Looking back and seeing if a conviction was wrong is often very difficult for many people to admit, but that maybe somebody had made a mistake. But State Attorney Nelson and Shelley Thibodeau are two women I admire in the legal field for doing that very thing and seeing how they had received funding from the government, how they applied and won these grants to fund that office, the first in the entire state of Florida, was very inspiring. It made me even more passionate about what I am already doing, but it showed me how to do it. And the Truman Scholarship, I thought was a good avenue to pursue a project like that, doing something similar, funding, maintaining and starting up new conviction review units.
Nicci Brown: Did you get feedback from the scholarship adjudicators when you put in that application in or what took you to the next step to the Rhodes Scholarship, because it sounds like that one didn't work out as you thought it might?

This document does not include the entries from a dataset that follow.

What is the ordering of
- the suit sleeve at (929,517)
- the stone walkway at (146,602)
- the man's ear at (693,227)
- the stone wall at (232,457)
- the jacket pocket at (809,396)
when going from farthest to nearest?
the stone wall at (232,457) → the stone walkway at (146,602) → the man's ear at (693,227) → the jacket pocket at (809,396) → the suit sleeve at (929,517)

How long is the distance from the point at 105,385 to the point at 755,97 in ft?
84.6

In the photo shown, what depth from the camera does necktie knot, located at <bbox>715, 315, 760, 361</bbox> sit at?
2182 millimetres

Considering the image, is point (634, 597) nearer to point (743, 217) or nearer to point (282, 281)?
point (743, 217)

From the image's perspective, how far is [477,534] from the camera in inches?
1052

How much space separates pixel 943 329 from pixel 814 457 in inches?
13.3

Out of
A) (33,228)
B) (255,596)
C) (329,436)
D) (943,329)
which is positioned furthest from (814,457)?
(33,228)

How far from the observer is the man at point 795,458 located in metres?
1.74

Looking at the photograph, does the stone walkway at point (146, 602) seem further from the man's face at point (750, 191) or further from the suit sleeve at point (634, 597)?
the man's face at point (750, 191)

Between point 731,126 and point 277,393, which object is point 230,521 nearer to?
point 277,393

Aimee Clesi: No, the Truman, it did not work out, but what did work for me and for Ms. Kelly with that scholarship is it let me fine tune what exactly it is I want to do. How do I want to approach the research? I learned much later that many Truman scholars do not pursue the exact policy proposal they had written about. They often change it, or they pursue something different. I did not receive any direct feedback, but Kelly on my behalf spoke with Truman advisors and the people who reviewed my application.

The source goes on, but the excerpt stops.